Antibacterial effects of Brazilian and Bulgarian propolis and synergistic effects with antibiotics acting on the bacterial DNA and folic acid.

Propolis is a honeybee product that has been used since ancient times because of its therapeutic effects. It can be used in the development of alternative therapies for the treatment of many diseases, and because propolis shows antibacterial action, this work was carried out in order to investigate a possible synergism between propolis and antibiotics acting on DNA (ciprofloxacin and norfloxacin) and on the metabolism (cotrimoxazole) against Salmonella typhi.
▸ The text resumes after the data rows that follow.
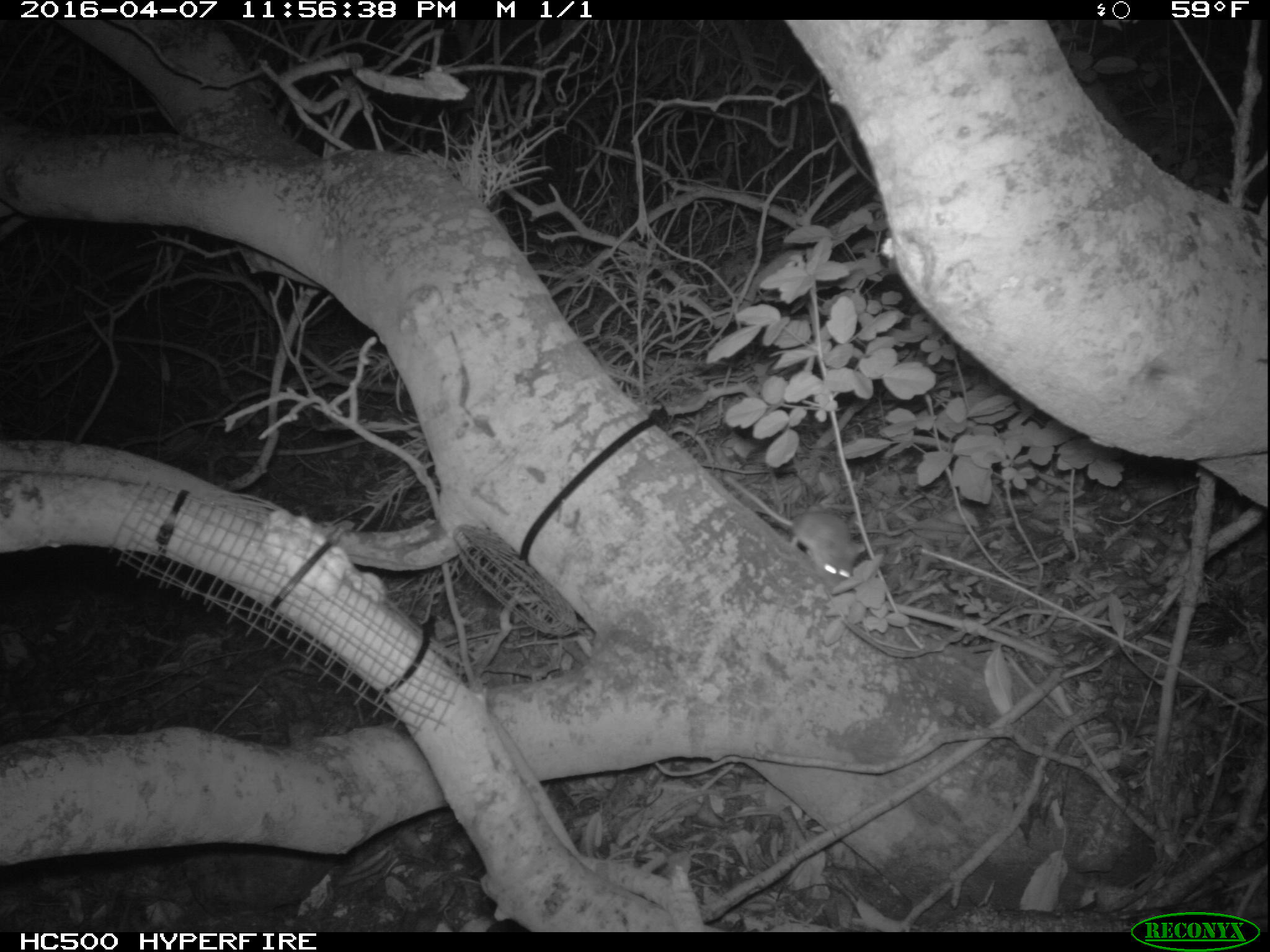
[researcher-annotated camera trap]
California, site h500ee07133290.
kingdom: Animalia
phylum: Chordata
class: Mammalia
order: Rodentia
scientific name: Rodentia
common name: rodent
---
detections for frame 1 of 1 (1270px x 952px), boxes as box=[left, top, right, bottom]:
rodent: box=[721, 474, 864, 590]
Propolis samples collected in Brazil and Bulgaria were compared in these assays, and the synergism was investigated by using ½ and » of the minimal inhibitory concentration for propolis and antibiotics, evaluating the number of viable cells according to the incubation time. Brazilian and Bulgarian propolis showed antibacterial activity, but no synergistic effects with the three tested antibiotics were seen. Previous works by our laboratory have revealed that propolis has synergistic effects with antibiotics, acting on the bacterial wall and ribosome, but it does not seem to interact with antibiotics acting on DNA or folic acid, and only a bacteriostatic action was seen in these assay conditions.